To investigate the correlations between DDR pathways and immune landscape in SCLC, we first investigated the patient-level DDR pathway profiling using GSEA algorithm based on published RNA-Seq data [11]. Gene expression data was converted into DDR pathway expression data individually for each patient (Supplementary Fig. 1A and B). Canonical DDR pathway gene sets from the curated KEGG and Reactome collections were used (Supplementary Table 1). The correlations of different pathways were also analyzed (Supplementary Fig. 1C).

For the immune landscape analysis in SCLC, hallmark pathway gene lists were downloaded from the mSigDB website for pathway level analysis.

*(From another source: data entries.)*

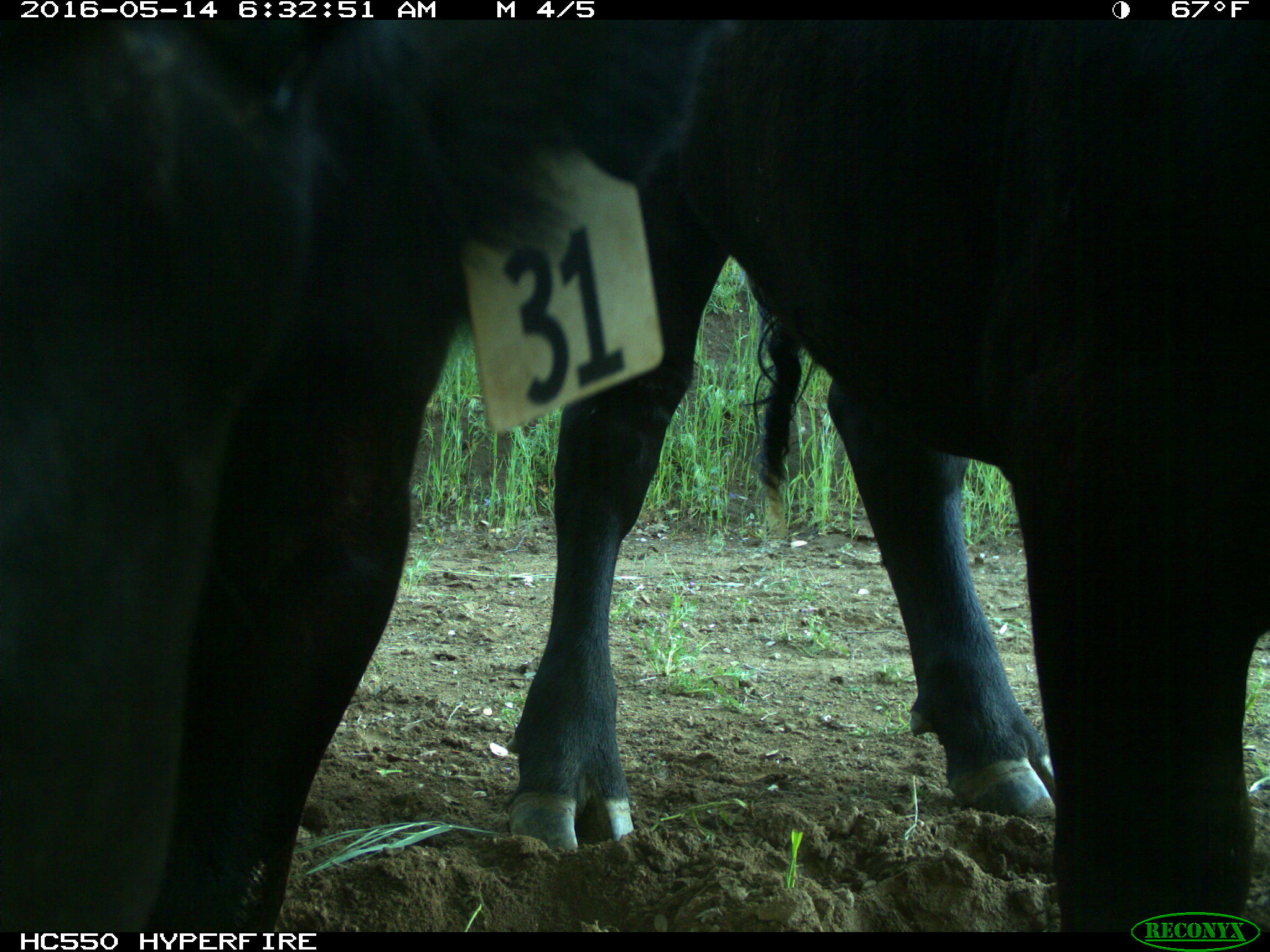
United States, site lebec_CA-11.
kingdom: Animalia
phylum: Chordata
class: Mammalia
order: Artiodactyla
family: Bovidae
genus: Bos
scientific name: Bos taurus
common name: domestic cow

The immune content score was calculated using immune specific genes from literature [12]. CIBERSORT was used to estimate the relative proportion of different immune cell types [13].

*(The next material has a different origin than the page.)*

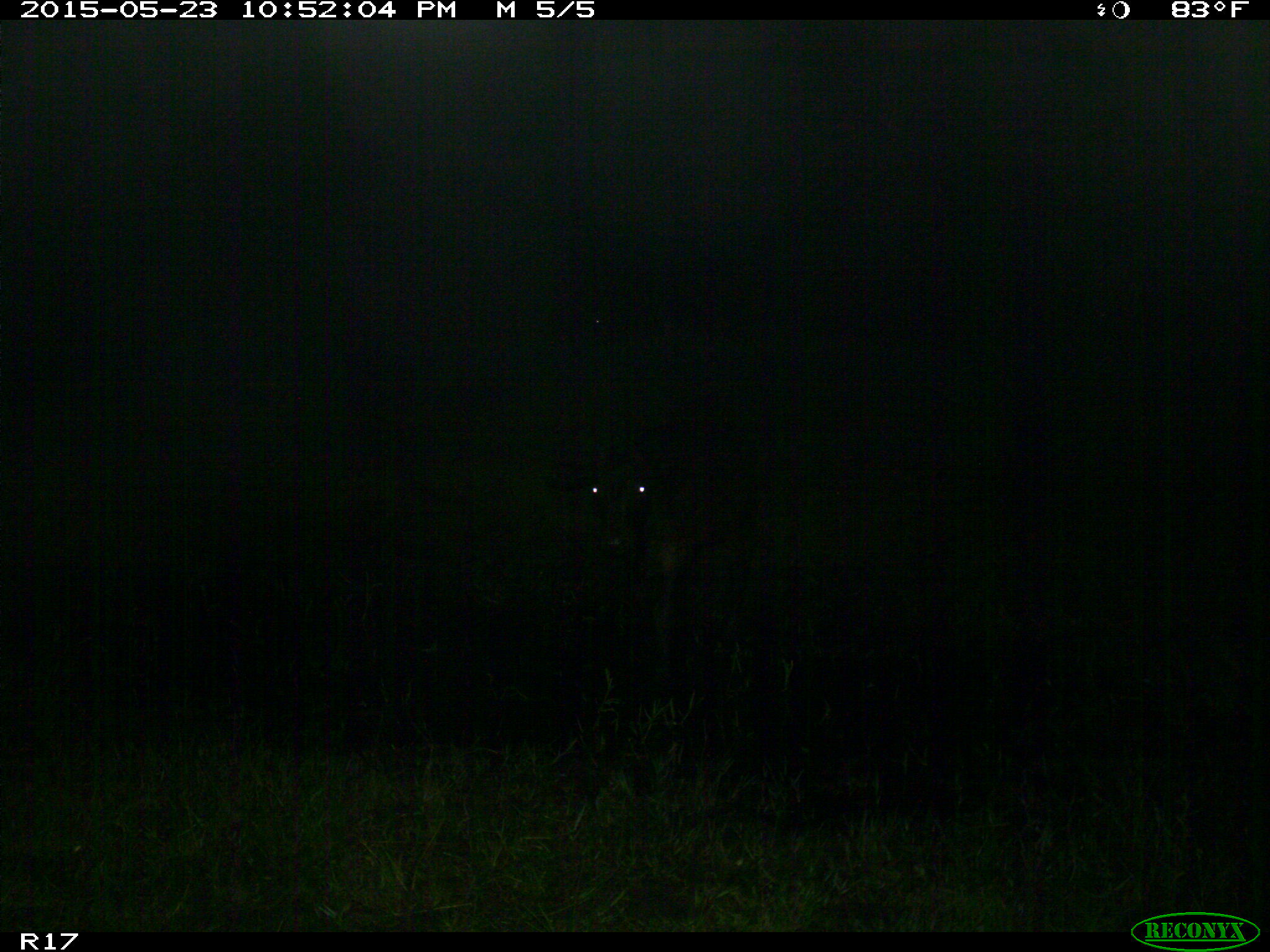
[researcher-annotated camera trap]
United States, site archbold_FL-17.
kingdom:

To dissect which DDR pathways correlated with the immune landscape of SCLC, we performed correlation analysis between different DDR pathways and the different immune contents in SCLC patients. The results showed that homologous DNA pairing and strand exchange pathway (labeled as G4) negatively correlated with the immune content (Fig. 1F).

Since RAD51 is the critical player in DNA pairing and strand exchange process of HR, we further investigated if RAD51 inhibition could affect the immune checkpoint molecules expressions after DNA damage. A 6 MV X-ray photon beam was used to generate DNA lesions in both H446 cells and H526 cells. The cells were treated with 10 μM RAD51 specific inhibitor RI-1 which abrogated the RAD51 foci but not its binding partners BRCA1 and BRCA2 foci followed by 4Gy ionizing radiation (Supplementary Fig. 2), and 83 mRNAs relative with immune checkpoint were amplified (Fig. 2A and Supplementary Fig. 3). The results indicated that several important molecules such as IL12B, CD40LG, ICOS were upregulated, demonstrating an important role of RAD51 in suppression of immune content in SCLC.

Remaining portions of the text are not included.